TKI67

Super Member
Practically thrifting...I bought a camel colored wool and cashmere blend from Suit Depot. Single breasted, comes to mid-calf, nice and warm, unexpectedly well made. It was $139. Made in China. (I don't have a problem with MIC as long the vendor doesn't try to hide it.)
 

delicious_scent

Super Member
delicious scent, I have 3 pair of jeans, all of which started out dark indigo. 2 of them have faded to a lighter shade of indigo, but still fairly dark. Personally, I think that jeans look good with certain sport coats only when they are a darker hue. Light washes don't look quite right to me with sport coats.
Ok, that's what I was thinking. Light washes veer too far into the pure workwear category to me, but I've seen some people pull them off.
I suppose we must each make our own decisions regarding thrifting. I have several reasons I can list in defense of the practice:

First, I am retired and have plenty of time to spend in thrift shops and vintage/antique shops. I don't go there just for the clothes, I go there principally for books -- I am a collector, especially of first editions of modern fiction and other books too. I have found some terrific bargains (maybe only for me, but nevertheless bargains) in first editions that I have obtained cheaply, when buying it from an Antiquarian Bookseller would be far more pricey. I also find movies/DVDs at low prices.

Second, I don't live in a segregated city with rich and poor folks "on either side of the track", so to speak. Here in the middle of Wisconsin, my college town is almost 95% white, fairly middle class with some wealthy people also thrown in. Lots of professors like me. And I am a man of colour after all, a light brown to be exact, an Asian Indian. And a former colonial from Malaya, to boot. I confess to being educated in schools run by the British, but a classical education is actually a boon, not a handicap. If you can quote from the Aeneid and from the Mahabharata, you have indeed arrived, LOL.

Third (and this might assuage your sense of guilt), one can give as well as take. And one must. In 2016 when I moved from one flat to another, I gave away two-thirds of my clothes, close to 22 suits and about 30 sets of sports jackets and dress trousers, plus about a hundred dress shirts, all accumulated because I am too lazy to donate clothes on an annual basis, and always postpone it. I gave it to a great program we have in town that provides suits and such to people who are looking for jobs and have to do interviews and later dress smartly for work, but do not have the clothes for doing so. They were astonished at the number of items, and were ready to give me a sworn affidavit for tax deductions, but I said no, since itemizing would still not get me beyond the threshold for a claim. Another such giveaway is coming up this summer. I will go through all my clothes and happily give away things I don't think I will wear very often, and things that are not special in some way.

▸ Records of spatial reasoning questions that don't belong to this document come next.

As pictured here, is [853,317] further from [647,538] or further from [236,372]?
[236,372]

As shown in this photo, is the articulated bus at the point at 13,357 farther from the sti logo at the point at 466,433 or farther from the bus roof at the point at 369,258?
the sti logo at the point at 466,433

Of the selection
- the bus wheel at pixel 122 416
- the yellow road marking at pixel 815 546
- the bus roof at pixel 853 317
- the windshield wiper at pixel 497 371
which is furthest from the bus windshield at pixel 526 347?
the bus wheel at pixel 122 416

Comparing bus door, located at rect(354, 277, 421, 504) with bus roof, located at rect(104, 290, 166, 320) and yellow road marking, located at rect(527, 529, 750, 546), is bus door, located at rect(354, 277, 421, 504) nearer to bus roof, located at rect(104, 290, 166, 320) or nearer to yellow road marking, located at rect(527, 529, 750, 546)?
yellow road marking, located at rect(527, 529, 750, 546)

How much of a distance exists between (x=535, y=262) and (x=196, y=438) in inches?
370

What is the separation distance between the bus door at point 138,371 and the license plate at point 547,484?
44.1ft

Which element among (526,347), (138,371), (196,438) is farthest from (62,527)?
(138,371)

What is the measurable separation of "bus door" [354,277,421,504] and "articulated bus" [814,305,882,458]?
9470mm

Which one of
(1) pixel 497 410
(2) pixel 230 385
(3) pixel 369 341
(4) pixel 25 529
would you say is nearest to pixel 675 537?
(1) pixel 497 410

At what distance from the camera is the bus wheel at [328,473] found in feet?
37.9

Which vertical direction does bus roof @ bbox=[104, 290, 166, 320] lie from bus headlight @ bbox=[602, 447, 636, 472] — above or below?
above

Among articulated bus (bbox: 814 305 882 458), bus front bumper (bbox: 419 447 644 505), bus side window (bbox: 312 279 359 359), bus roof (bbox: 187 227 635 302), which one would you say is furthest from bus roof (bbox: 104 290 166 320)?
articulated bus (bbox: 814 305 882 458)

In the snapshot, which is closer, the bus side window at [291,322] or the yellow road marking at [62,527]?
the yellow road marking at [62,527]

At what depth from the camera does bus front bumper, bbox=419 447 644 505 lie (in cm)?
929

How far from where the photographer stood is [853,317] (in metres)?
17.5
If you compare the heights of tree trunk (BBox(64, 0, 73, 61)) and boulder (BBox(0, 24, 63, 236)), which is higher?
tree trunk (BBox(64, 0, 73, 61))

Fourth, you are making an impact on the environment, however small, by not buying new clothes from shops. Cotton, wool, leather and other natural fibres which we all prize, extract a huge toll on our environment. One statistic that I often like to cite is this: The amount of water needed to grow enough cotton for a single 100% cotton T shirt is around 700 gallons! When I buy clothes from a thrift shop, I am participating in re-use, which will make a difference, however tiny -- and if more people do this, the impact will be significant. Two weeks ago, I bought a pair of blue-grey flannels from O'Connell's. It was the first piece I had bought brand new in about five or six years. On occasion, I have found a brand new piece, or one in close to mint condition, but again in thrift shops at low prices. I have slowly begun to change my standards regarding how much man-made fibre I will accept in clothes, although artificial fibres and cloth too may have environmental impact.

So, LOL, you should be feeling good, ethically, rather than bad if you thrift! If you contribute your own unwanted clothes to the thrifting cycle, I believe you have earned the right to pick up some thrifted items.
Apparently, I'm full of it. I completely forgot that 2 out of the 3 sports coats I own are bought used! Maybe because they're in such good condition.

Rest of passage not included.